- French release poster
- Directed by: Abel Ferrara
- Written by: Abel Ferrara Chris Zois
- Produced by: Adam Folk
- Starring: Gérard Depardieu Jacqueline Bisset
- Cinematography: Ken Kelsch
- Edited by: Anthony Redman
- Production company: Wild Bunch
- Distributed by: Wild Bunch Distribution (France) IFC Films (United States)
- Release date: 17 May 2014 (Cannes);
- Running time: 125 minutes
- Countries: France United States
- Languages: English French

= Welcome to New York (2014 film) =

2014 film by Abel Ferrara

Welcome to New York is a 2014 crime drama film co-written and directed by Abel Ferrara. Inspired by the Dominique Strauss-Kahn affair when the French politician was accused of sexually assaulting a hotel maid, the film was released on 17 May 2014 by VOD on the Internet as the film failed to secure a place on the Official Selection at the 2014 Cannes Film Festival (where it was given a special market screening), nor was it picked up for theatrical distribution in France.

According to Vincent Maraval, one of the producers, the film faced a boycott by the French media.

==Synopsis==
The film tells the story of a powerful man, a possible candidate for the Presidency of France, who lives a life of debauchery and is arrested after being accused of raping a maid at his hotel.

==Cast==
- Gérard Depardieu as George Devereaux
- Jacqueline Bisset as Simone Devereaux
- Marie Mouté as Sophie Devereaux
- Drena De Niro as Executive Assistant
- Amy Ferguson as Renee
- Paul Calderón as Pierre
- Ronald Guttman as Roullot
- Paul Hipp as Guy
- Anna Lakomy as Anna
- Natasha Romanova as Russian Yelena
- Aurelie Claudel as Air France VIP Escort
- John Patrick Barry as Port Authority Chief
- Anh Duong as Livia
- Kathryn Lillecrapp as Bebe
- Jim Heaphy as Detective Fitzgerald

==Reception and lawsuit==
On the review aggregator website Rotten Tomatoes, the film holds an approval rating of 77% based on 56 reviews. The website's critical consensus reads, "Led by a fearless performance from Gerard Depardieu, Welcome to New York is director Abel Ferrara at his most repulsive -- and most compulsively watchable."

Following its release - to mixed reviews varying from high praise to outright disgust - Strauss-Kahn said he would sue for slander. His lawyer also complained that the film's portrayal of Strauss-Kahn's then-wife, Anne Sinclair, was anti-Semitic. The film suggests Mrs. Deveraux's family profited from World War II. In fact, Sinclair's real family were French Jews who fled the country and had their property confiscated when Germany invaded. Sinclair echoed the criticism, but declined to press charges.

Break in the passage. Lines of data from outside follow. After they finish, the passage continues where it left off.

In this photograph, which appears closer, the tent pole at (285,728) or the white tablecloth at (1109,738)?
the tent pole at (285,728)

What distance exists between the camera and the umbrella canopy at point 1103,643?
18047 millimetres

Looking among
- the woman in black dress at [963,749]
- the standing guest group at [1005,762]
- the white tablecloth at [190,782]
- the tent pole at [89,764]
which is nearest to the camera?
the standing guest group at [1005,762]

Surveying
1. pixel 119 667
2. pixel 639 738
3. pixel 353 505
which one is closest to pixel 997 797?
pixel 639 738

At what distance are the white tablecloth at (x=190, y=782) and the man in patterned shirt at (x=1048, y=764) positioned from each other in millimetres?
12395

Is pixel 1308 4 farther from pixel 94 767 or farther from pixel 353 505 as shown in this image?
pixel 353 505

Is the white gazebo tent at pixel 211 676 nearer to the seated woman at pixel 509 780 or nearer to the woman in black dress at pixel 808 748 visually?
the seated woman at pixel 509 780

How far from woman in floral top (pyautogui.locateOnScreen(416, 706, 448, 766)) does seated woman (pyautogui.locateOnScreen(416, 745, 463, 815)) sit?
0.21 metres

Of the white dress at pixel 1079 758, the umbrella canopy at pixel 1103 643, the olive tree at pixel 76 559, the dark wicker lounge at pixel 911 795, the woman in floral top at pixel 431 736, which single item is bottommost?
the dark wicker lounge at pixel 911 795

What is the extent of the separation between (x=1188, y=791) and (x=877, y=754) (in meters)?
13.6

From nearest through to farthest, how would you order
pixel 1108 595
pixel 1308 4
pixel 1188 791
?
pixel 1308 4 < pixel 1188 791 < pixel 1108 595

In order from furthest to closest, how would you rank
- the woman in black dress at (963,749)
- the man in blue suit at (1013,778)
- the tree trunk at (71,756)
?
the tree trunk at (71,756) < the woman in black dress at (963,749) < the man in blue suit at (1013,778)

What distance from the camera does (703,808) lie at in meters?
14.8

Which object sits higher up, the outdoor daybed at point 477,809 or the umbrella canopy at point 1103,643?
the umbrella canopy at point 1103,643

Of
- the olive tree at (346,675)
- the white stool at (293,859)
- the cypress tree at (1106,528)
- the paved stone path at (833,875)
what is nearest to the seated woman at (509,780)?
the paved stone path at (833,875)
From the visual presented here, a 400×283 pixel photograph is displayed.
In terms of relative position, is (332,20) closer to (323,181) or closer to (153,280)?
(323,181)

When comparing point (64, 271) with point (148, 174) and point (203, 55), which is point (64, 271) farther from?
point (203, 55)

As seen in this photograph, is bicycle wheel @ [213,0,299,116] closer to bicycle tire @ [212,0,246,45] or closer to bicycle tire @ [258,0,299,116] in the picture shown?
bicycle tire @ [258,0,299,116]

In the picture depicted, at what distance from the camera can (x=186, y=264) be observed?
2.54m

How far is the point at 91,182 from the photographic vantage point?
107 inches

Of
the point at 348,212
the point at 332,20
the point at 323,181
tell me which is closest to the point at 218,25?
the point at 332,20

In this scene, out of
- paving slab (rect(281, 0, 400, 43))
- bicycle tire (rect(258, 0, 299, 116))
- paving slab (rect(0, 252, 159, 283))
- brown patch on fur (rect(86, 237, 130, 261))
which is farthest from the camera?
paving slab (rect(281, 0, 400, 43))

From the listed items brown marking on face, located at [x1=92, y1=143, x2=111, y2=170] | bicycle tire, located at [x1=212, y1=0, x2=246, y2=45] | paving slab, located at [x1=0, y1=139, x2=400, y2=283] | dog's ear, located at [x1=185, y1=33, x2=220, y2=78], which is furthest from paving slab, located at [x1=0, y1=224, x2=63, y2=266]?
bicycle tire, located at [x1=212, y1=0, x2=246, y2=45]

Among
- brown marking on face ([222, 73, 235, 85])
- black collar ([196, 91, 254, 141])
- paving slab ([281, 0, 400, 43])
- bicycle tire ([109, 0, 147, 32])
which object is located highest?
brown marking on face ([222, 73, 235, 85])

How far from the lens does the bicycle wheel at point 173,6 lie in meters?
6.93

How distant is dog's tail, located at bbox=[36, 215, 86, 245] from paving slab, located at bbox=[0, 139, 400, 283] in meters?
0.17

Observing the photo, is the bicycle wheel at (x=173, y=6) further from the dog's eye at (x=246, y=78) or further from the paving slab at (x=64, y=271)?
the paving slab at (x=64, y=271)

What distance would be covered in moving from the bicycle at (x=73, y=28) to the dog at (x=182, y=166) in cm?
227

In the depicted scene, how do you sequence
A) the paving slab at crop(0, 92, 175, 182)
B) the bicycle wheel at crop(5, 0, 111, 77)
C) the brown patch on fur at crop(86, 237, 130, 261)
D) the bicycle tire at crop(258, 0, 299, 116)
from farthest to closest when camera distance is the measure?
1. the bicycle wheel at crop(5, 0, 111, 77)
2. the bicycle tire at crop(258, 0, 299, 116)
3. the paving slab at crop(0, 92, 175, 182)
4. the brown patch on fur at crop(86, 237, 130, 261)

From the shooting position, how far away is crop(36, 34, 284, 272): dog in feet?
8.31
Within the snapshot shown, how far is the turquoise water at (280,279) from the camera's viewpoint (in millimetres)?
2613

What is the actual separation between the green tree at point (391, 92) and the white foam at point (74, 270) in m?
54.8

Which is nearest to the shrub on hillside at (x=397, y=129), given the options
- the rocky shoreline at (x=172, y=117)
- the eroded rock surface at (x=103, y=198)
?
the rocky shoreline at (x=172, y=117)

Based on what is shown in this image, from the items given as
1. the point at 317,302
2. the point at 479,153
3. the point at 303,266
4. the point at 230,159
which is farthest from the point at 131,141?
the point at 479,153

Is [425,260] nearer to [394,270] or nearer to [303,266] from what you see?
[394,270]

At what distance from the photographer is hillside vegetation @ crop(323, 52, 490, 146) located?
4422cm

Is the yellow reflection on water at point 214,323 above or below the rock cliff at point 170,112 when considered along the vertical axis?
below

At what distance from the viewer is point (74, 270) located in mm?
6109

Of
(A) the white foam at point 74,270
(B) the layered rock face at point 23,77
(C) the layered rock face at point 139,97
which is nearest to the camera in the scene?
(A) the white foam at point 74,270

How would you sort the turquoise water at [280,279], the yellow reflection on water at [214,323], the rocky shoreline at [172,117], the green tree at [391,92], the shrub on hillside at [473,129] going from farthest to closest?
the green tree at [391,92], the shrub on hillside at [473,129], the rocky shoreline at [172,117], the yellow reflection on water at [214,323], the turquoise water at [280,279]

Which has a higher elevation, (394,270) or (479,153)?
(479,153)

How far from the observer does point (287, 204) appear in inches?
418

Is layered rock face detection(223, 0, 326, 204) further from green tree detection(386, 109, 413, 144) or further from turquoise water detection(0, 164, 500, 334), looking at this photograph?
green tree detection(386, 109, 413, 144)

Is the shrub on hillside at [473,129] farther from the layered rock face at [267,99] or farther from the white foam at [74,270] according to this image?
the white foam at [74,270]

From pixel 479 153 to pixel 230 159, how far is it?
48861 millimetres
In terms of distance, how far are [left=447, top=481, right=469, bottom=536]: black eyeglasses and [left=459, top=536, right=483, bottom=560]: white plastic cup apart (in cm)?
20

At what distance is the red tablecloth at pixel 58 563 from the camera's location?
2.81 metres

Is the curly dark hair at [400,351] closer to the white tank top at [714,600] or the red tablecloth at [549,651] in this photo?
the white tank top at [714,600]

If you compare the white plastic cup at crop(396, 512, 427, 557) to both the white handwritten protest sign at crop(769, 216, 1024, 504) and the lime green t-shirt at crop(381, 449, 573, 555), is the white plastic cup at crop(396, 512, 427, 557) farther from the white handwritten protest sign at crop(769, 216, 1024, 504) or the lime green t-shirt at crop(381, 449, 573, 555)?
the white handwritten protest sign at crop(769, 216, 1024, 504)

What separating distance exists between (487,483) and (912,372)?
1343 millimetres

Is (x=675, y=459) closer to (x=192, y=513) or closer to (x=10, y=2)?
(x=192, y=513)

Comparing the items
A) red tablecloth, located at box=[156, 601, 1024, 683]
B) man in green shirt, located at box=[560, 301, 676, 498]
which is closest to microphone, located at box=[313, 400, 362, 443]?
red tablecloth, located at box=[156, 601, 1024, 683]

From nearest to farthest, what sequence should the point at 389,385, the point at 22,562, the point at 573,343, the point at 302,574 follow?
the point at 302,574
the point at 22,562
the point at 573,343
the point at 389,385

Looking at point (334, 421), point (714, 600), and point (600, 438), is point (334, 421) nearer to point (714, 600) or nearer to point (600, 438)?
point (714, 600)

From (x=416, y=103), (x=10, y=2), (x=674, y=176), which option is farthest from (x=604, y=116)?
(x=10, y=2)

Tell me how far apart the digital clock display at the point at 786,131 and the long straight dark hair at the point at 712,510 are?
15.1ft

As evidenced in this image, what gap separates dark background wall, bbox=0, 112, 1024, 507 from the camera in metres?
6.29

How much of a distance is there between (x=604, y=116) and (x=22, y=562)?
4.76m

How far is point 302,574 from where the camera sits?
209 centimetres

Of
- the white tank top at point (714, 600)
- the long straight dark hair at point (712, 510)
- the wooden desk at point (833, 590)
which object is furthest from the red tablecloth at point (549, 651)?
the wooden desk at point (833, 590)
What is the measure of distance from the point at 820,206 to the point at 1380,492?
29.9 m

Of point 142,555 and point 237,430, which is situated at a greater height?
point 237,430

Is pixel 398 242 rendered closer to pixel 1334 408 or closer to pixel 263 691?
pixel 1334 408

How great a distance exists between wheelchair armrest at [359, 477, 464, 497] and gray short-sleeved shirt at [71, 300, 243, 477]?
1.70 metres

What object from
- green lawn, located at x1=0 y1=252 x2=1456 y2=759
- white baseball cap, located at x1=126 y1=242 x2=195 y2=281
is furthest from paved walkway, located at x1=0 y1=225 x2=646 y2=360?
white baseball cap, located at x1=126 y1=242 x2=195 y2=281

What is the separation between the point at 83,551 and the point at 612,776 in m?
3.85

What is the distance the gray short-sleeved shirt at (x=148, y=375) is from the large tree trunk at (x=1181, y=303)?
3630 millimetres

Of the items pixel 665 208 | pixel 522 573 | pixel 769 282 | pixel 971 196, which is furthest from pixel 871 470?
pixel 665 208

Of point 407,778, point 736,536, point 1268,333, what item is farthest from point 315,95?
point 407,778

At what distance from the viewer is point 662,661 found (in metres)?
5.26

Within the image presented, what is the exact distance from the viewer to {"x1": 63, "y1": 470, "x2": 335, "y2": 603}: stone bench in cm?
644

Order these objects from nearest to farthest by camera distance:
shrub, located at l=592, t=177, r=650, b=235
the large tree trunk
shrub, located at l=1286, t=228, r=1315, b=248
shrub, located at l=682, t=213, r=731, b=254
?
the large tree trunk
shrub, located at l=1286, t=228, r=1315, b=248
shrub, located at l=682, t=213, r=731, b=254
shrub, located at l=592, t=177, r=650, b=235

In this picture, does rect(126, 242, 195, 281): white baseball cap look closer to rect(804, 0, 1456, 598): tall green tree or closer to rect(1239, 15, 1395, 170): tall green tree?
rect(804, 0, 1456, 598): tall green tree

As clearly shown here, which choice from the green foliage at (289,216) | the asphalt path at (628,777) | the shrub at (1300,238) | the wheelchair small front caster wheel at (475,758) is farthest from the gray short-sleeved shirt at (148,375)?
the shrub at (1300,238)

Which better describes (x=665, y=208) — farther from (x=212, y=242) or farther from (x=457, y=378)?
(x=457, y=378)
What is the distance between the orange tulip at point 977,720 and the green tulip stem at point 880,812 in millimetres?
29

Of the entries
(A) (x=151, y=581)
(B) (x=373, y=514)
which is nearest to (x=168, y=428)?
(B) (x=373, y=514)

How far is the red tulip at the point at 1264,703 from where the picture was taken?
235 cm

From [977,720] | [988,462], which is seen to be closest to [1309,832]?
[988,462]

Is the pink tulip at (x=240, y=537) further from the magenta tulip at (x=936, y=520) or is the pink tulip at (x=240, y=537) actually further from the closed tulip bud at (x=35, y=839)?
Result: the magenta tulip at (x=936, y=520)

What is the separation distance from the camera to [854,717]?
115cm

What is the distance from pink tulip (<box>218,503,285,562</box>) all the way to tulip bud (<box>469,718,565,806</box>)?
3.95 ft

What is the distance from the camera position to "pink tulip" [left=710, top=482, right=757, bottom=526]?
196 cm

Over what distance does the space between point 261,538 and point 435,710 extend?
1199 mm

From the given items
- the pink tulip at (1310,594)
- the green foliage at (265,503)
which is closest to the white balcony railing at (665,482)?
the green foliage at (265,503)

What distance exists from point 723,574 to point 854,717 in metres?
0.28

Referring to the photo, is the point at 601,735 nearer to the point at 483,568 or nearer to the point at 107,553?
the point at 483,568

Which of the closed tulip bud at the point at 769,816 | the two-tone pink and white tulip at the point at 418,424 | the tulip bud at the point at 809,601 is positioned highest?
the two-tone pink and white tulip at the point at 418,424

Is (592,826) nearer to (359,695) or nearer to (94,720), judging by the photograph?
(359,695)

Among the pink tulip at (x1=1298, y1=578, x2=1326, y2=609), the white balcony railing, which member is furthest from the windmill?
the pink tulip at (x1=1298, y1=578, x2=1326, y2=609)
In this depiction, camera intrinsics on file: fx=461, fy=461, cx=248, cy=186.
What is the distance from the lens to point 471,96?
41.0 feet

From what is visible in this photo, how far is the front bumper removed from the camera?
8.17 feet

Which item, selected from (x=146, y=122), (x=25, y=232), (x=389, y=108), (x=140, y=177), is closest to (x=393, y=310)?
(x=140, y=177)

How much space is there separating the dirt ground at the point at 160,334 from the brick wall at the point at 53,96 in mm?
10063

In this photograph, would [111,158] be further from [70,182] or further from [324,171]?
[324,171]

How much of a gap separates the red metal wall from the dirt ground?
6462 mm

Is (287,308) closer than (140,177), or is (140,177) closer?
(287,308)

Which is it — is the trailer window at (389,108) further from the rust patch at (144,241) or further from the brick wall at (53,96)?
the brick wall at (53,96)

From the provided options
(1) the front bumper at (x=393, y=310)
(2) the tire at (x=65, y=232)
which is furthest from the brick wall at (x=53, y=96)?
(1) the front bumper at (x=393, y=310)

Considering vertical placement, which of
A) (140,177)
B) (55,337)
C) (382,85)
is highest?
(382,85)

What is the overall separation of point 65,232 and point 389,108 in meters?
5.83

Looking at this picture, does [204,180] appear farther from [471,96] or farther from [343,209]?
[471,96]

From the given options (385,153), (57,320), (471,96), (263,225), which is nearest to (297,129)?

Ferrara, in a series of interviews with Indiewire, The Hollywood Reporter and other publications between September 2014 and March 2015, claimed that his distributor, Vincent Maraval of Wild Bunch, sold an unauthorized R-rated version of the film to IFC Films, for distribution in the US; the R-rated cut had already been released on Blu-ray and VOD in various European countries. Maraval subsequently responded that Ferrara had agreed on the R-rated cut to receive more financing for the film and had also contractually consented to lose final cut of the R-rated version if he did not deliver one by a certain date. Ferrara then stated his intent to send a cease-and-desist letter to Maraval and IFC, which issued its own statement also claiming that it had given Ferrara the chance to deliver his own R-rated cut for theatrical showings in the US, which he declined to do. As of March 27, the R-rated cut has only been shown at one American theater - the Roxie in San Francisco - though it is available in the US on VOD, and IFC has stated it intends to show it at additional theaters.